È stata donna prima di essere regista e della donna ha sempre cantato con intima leggerezza anche le più segrete contraddizioni, senza cadere nell’autobiografismo fine a sé stesso che rende tutto più scontato.
Ha scavato nell’inestricabile groviglio di fragilità e forza delle eroine che ha messo in scena senza aver pretesa di cogliere un nocciolo più vero o più duro. Anzi, con gesto registico a tratti sublime, ha fatto della semplicità del dire una visione a volo d’aquila sull’animo non solo femminile.
Ha raccontato l’incredibile capacità d’amare caparbia e assoluta, necessaria come il respiro e ugualmente famelica. Ha detto del dolore di chi si aggira sperduta nello scenario del dubbio, ma che sa fare di ogni cosa incontrata commossa epifania del vivere. Non ha taciuto delle guerre ingiuste, come il Vietnam, che macchiavano di sangue la cattiva coscienza dell’americano imperialista. Ma è stata anche dentro le incertezze della coppia, nella consapevole ricerca di una felicità che fugge sempre lontano anche se sembra così terribilmente a portata di mano.
Negli anni in cui Antoine Doinel correva contro il mare in cerca di un impossibile futuro, anche lei cominciava a sognare in piccolo l’ariosità di un cinema che, sull’onda del neorealismo e degli articoli di Bazin, riscopriva gli angoli di strada, i lunghi boulevard e i passanti frettolosi, ciascuno con il suo carico di storie possibili.
Non ha mai amato l’etichetta della Nouvelle Vague, ma stava in mezzo alle due rive della Senna, tra Resnais (che le montò il suo primo corto già nel 1954) e Godard, tra Chabrol e Truffaut.
In un ambito assolutamente maschile, quando le registe donne erano un’eccezione da guardarsi con sospetto e un pizzico di sgomento, lei si metteva dietro la macchina da presa con la sicurezza di chi sa che non potrebbe fare altro. Non era come una Leni Riefenstahl che imponeva il suo ruolo con la forza teutonica della valchiria che si pretende quasi più maschia degli stessi uomini nella consapevolezza di dover battere l’altro sesso con la forza. Piuttosto è stata un folletto, uno di quelli che avrebbe potuto partorire la fantasia aracnide di un Mendelssohn in pieno sogno di una notte di mezza estate. E con la semplice forza dello sguardo è stata capace di tirar fuori un novero di titoli in fondo piccolo, ma, signori, di che importanza!

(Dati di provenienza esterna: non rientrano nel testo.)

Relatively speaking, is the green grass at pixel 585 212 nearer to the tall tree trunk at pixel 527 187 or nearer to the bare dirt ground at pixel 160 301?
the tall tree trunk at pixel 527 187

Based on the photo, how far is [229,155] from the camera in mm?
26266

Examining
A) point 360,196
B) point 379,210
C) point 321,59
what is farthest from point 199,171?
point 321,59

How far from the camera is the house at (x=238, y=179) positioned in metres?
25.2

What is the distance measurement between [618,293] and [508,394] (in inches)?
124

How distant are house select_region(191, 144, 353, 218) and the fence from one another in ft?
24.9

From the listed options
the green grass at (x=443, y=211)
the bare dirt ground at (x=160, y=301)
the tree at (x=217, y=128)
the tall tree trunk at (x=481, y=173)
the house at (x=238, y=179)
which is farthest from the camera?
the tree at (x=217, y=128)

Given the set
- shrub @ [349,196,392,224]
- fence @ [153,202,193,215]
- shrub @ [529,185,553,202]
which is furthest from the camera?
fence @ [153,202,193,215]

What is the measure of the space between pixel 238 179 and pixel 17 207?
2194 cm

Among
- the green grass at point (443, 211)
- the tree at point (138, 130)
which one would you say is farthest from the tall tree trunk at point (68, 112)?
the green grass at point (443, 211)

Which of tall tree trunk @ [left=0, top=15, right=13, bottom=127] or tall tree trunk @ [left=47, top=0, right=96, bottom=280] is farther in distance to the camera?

Agnès Varda si è spenta oggi, alla bella età di novanta anni, ma con ancora tanta forza nelle gambe. Quella forza necessaria per andare in giro per il mondo a esercitare gli occhi nel mestiere più nobile: osservare. Geniale, anarchica senza bisogno di proclami, profonda senza darne il peso è stata una delle registe più strane e belle che la settima arte ci abbia regalato. Innovativa senza cercare novità, femminista senza bisogno di manifesti, Varda è stata tante cose nel corso della sua vita e della sua carriera, tranne una: banale. Sin dalle sue origini, belghe in verità, ma da padre greco e madre francese, ha avuto un modo tutto suo di pensare i confini e le distanze.
Sarà per questo che è stata sempre libera e quella libertà l’ha portata nel suo modo di girare che è unico, irripetibile e, tante volte, anche divertito e irriverente.
Ci ha lasciato film come Cléo de 5 à 7 (1962), Le bonheur (1965), Sans toit ni loi (1985) e Garage Demy del 1991. Ma anche documentari come Loin du Vietnam (1967), Black Panthers (1968) e l’ultimo Visages villages con cui era diventata la persona più anziana a ricevere la candidatura per una sezione competitiva dell’Oscar. Lo stesso anno che le veniva insignito un Oscar alla carriera.
Ci lascia, però, con film che ci illuminano il cammino, piccoli raggi di speranza e moniti a guardare meglio perché, anche nell’oggi più omologato c’è spazio ancora per la scoperta delle piccole storie e di quell’umanità minuta che è sempre a un soffio dallo spegnersi nel chiacchiericcio social della nuova propaganda.